No photosynthetic improvement in ictB transformants in field-grown model crop
CHAMPAIGN, Ill. — It is projected that by the year 2050, the global food supply will need to increase by 50-80% to keep up with the growing population. Researchers all over the world have been working to find ways to sustainably grow food crops to meet this need, and improving photosynthesis in plants holds great possibilities to solving these issues.
In a recent study, published in the Journal of Experimental Botany, a team of Illinois researchers tested the potential for increased plant productivity and intrinsic water-use efficiency through the overexpression of inorganic carbon transporter B (ictB) in field-grown tobacco. However, their results showed no significant difference between the field-grown ictB expressing tobacco lines and wild-type.
This research was done in collaboration with the University of Essex researchers Christine Raines, the corresponding author of this study, alongside Kenny Brown, Chidi Afamefule, Hussein Gherli, Andrew Simkin, and Tracy Lawson. The tobacco transformants were produced at Essex, where the ictB single construct was placed in tobacco cv. Samsun background. The tobacco transformants and wild-type tobacco plants were grown at the Energy Farm at Illinois.
“Our results indicated that ictB overexpression may only benefit crops grown in controlled environments, such as greenhouses,” said Ursula Ruiz-Vera, a former postdoctoral researcher at the University of Illinois Urbana-Champaign, who led this study for a research project called Realizing Increased Photosynthetic Efficiency (RIPE). “If the benefits of the ictB overexpression can only be seen in plants grown in controlled environments, it is worth a deeper exploration of this method under these conditions which can benefit crops that use environments like greenhouses, like vegetable crops. However, this method may not be the most efficient way to increase food production under field conditions.” Ruiz-Vera now works as a Senior Scientist, Control Environment Plant Physiologist at Bayer Crop Science.

◆ Stored data entries ◆

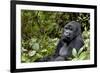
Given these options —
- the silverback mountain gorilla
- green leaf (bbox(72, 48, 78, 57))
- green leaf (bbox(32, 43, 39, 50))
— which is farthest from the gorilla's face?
green leaf (bbox(32, 43, 39, 50))

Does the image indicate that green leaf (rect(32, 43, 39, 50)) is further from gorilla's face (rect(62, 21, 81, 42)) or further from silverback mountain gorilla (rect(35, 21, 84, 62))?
gorilla's face (rect(62, 21, 81, 42))

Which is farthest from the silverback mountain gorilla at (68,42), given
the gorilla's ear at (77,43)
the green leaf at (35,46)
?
the green leaf at (35,46)

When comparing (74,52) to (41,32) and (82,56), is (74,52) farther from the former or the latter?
(41,32)

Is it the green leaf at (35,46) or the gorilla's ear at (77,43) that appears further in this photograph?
the gorilla's ear at (77,43)

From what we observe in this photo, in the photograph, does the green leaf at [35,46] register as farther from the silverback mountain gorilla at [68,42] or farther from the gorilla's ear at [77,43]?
the gorilla's ear at [77,43]

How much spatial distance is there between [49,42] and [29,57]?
0.25 m

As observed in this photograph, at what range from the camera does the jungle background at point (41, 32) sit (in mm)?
1991

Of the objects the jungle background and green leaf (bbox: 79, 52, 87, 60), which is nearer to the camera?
the jungle background

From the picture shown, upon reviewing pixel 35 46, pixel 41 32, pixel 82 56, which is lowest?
pixel 82 56

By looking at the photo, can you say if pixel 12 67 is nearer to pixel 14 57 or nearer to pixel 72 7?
pixel 14 57

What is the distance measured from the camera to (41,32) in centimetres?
205

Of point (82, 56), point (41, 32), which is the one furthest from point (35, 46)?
point (82, 56)

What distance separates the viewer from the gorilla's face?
2131mm

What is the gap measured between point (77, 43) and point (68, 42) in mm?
102
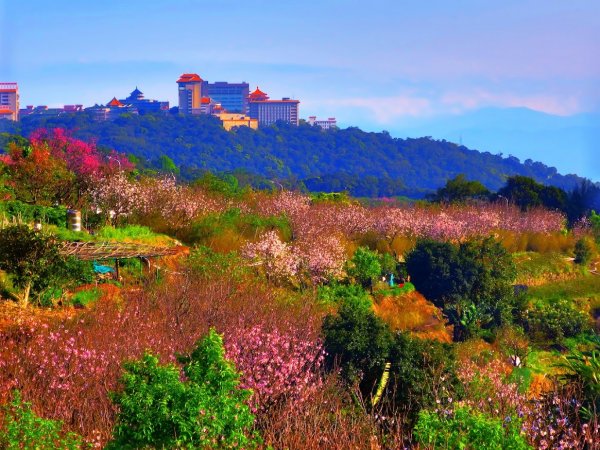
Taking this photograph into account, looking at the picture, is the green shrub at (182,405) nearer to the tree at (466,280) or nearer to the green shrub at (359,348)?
the green shrub at (359,348)

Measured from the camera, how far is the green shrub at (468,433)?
868 centimetres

◆ Requirement 1 ◆
In the ictB tobacco article, where were the tobacco transformants and wild-type plants grown?
◆ Requirement 2 ◆
Pick up the ictB tobacco article after its final sentence and keep writing.

◆ Final answer 1 ◆
At the Energy Farm at Illinois.

◆ Final answer 2 ◆
RIPE, which is led by Illinois, is engineering crops to be more productive by improving photosynthesis. RIPE is supported by the Bill & Melinda Gates Foundation, Foundation for Food & Agriculture Research, and U.K. Foreign, Commonwealth & Development Office.
Plants fall under two main types of photosynthesis, C3 and C4. The difference between these two is that C4 plants operate a carbon concentration mechanism (CCM), which increases the CO₂ concentration around the enzyme Rubisco. Because of this CCM, C4 plants tend to have greater water- and nitrogen-use efficiency.
However, most major food crops consumed by humans utilize the less efficient C3 photosynthetic pathway, prompting initiatives to improve C3 crops. Several studies over the years have suggested that overexpressing the ictB gene would improve photosynthetic efficiency in C3 plants.
Much of RIPE’s testing of improvements to photosynthesis has been done using tobacco plants, as they are a convenient proof-of-concept crop. Since tobacco is easy to genetically transform, due to its ability to produce a large amount of seed that would shorten testing cycles, this makes it easier to transfer the successful genetic traits to be mirrored in food crops such as cowpea, cassava, and soybean.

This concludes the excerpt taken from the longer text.